PROBLEM DETAILS - All that is wanted is a word-for-word retyping of the lines from the one containing "category: opossum" through the end of the material below.

-- TASK INPUTS follows --

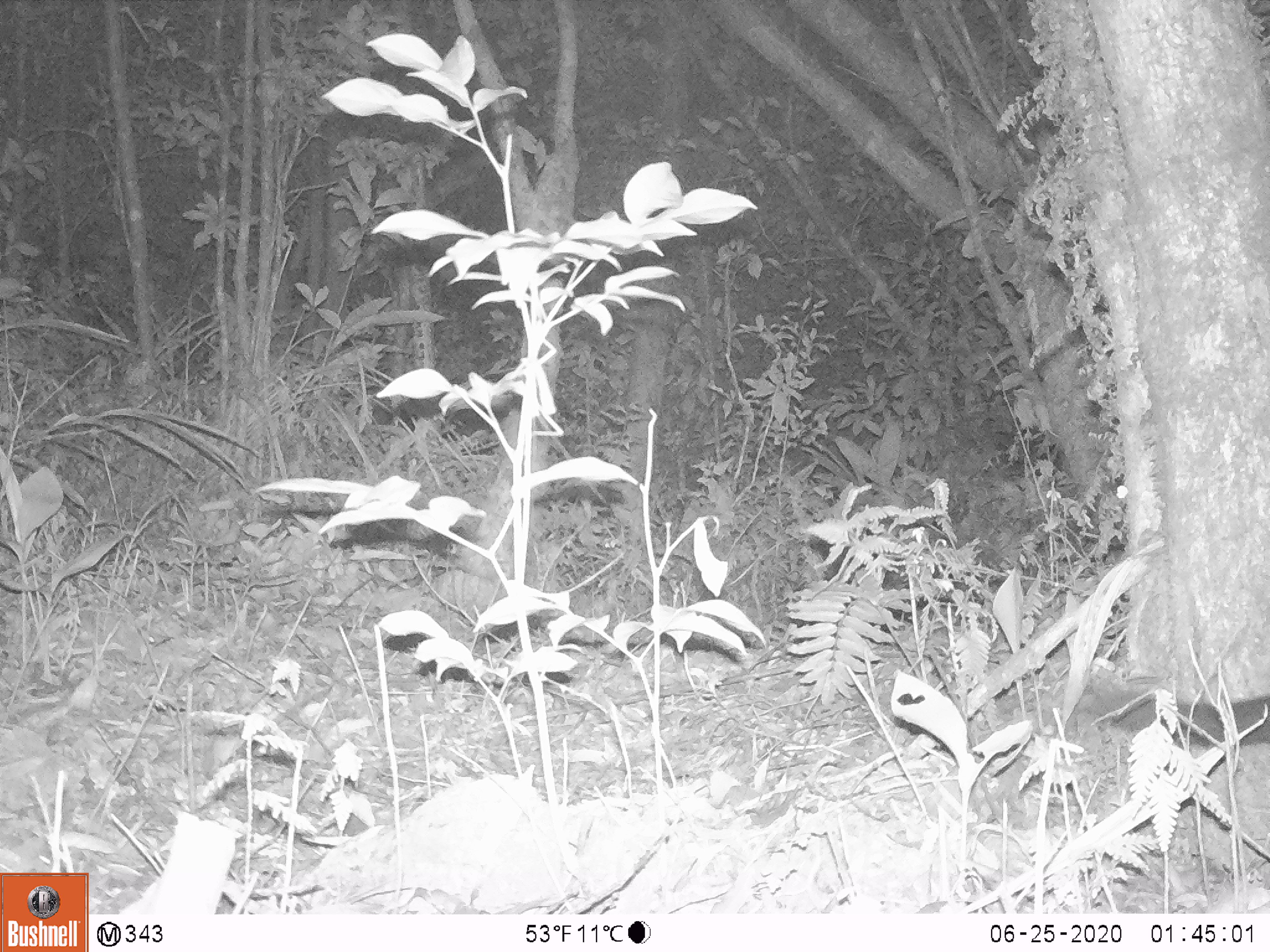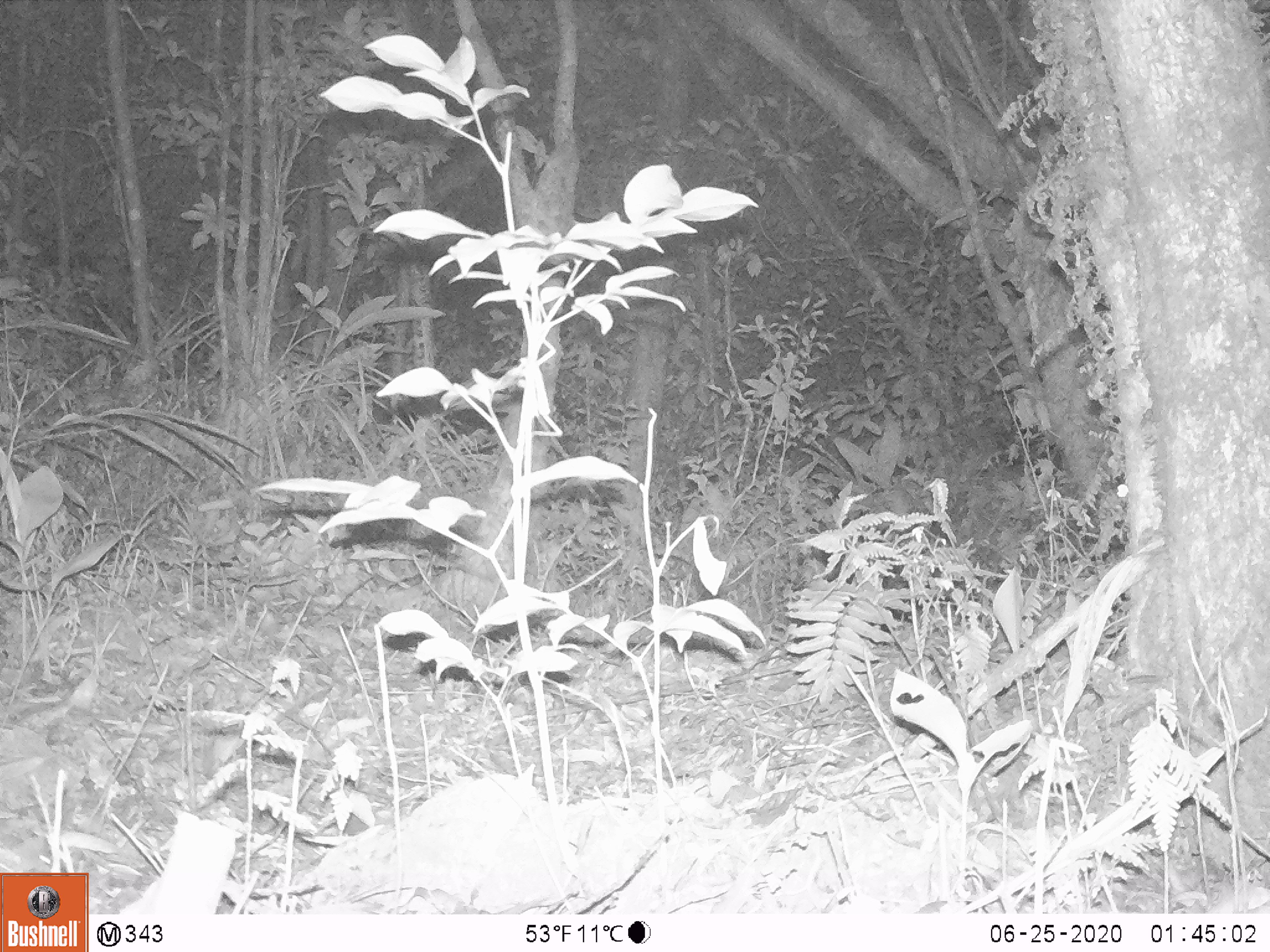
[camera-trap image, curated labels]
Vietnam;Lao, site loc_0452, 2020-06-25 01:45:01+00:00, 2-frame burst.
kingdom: Animalia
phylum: Chordata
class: Mammalia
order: Carnivora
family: Viverridae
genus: Paguma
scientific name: Paguma larvata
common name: masked palm civet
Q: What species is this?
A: Masked palm civet (Paguma larvata).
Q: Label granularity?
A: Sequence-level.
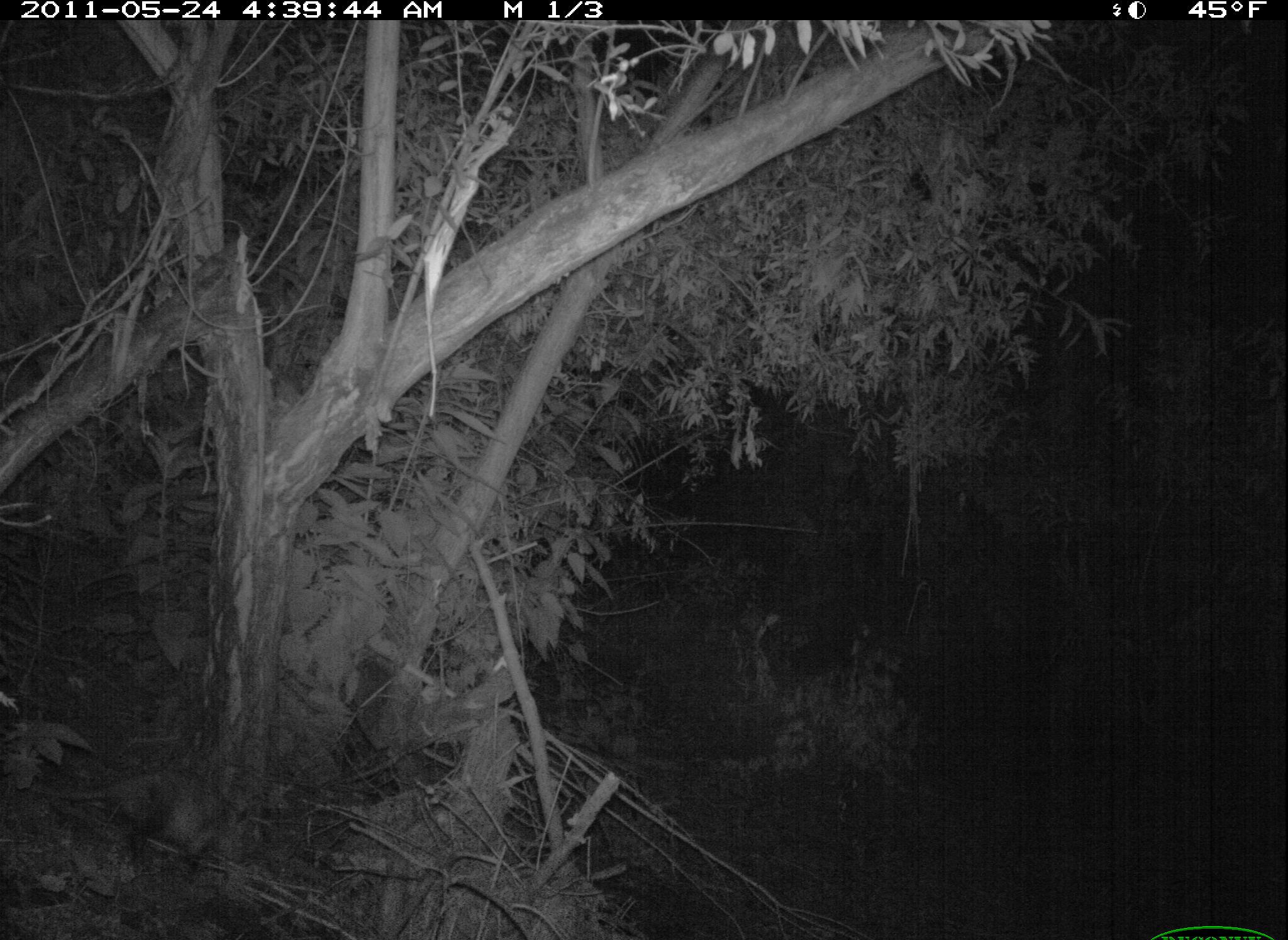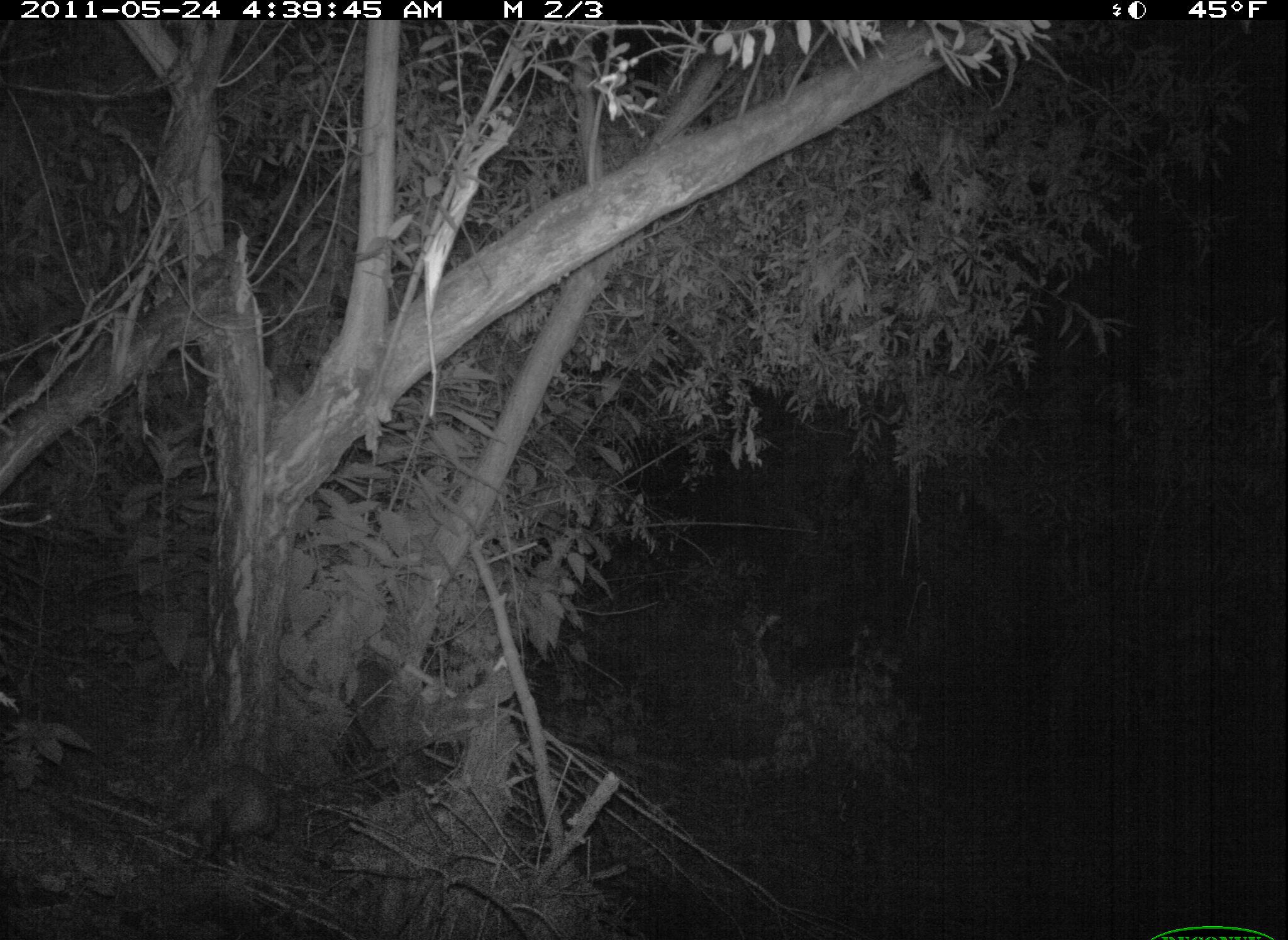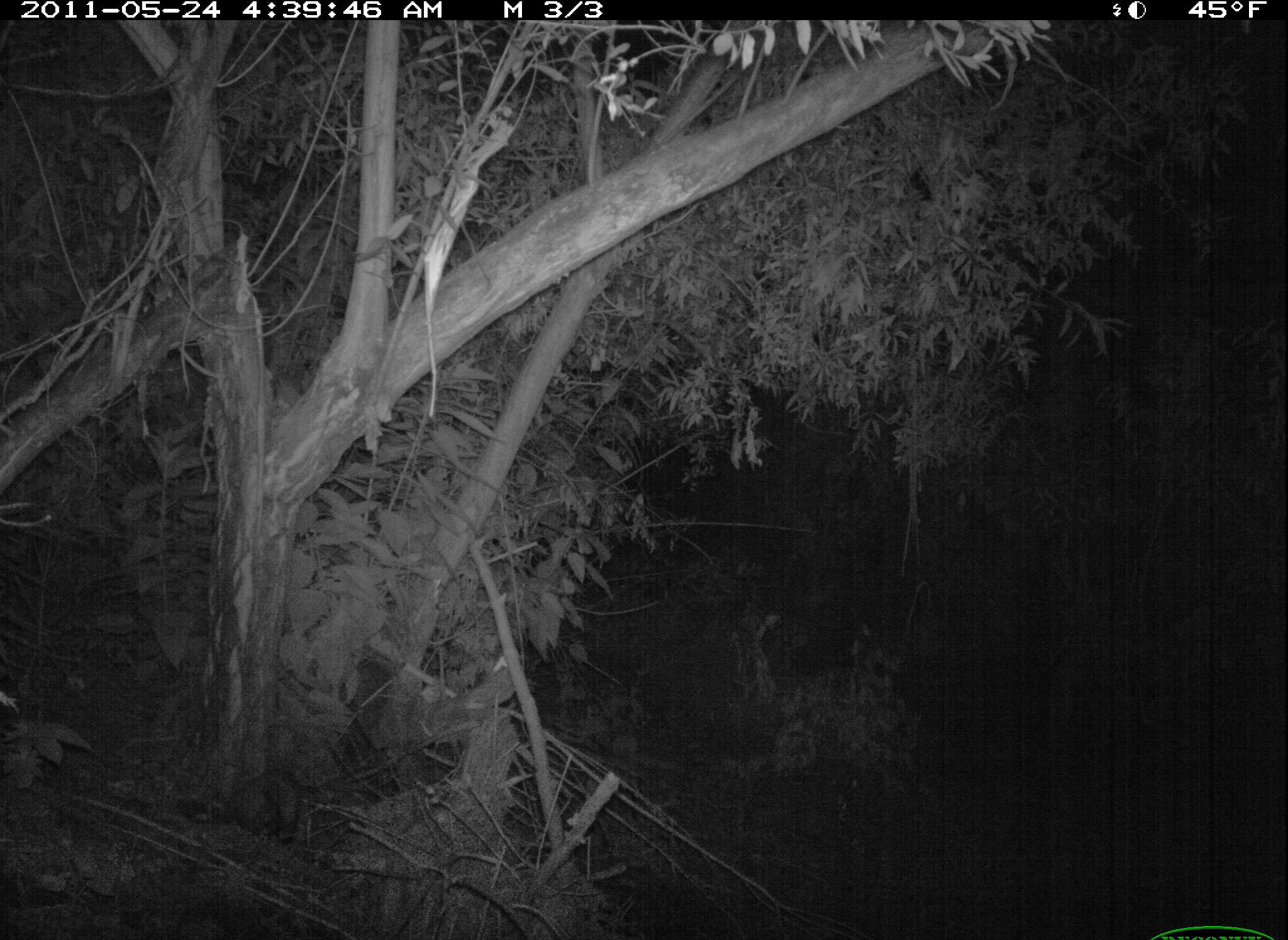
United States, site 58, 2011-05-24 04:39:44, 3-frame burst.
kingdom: Animalia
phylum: Chordata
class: Mammalia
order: Didelphimorphia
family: Didelphidae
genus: Didelphis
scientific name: Didelphis virginiana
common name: virginia opossum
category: opossum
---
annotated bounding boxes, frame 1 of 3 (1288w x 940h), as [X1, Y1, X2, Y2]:
opossum: [26, 762, 231, 885]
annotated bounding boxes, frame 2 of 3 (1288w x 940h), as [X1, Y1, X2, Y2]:
opossum: [99, 755, 282, 882]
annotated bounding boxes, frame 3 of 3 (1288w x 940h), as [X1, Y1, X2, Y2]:
opossum: [172, 770, 312, 849]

-- TASK INPUTS concluded --

ANSWER SPACE -
category: opossum
---
annotated bounding boxes, frame 1 of 3 (1288w x 940h), as [X1, Y1, X2, Y2]:
opossum: [26, 762, 231, 885]
annotated bounding boxes, frame 2 of 3 (1288w x 940h), as [X1, Y1, X2, Y2]:
opossum: [99, 755, 282, 882]
annotated bounding boxes, frame 3 of 3 (1288w x 940h), as [X1, Y1, X2, Y2]:
opossum: [172, 770, 312, 849]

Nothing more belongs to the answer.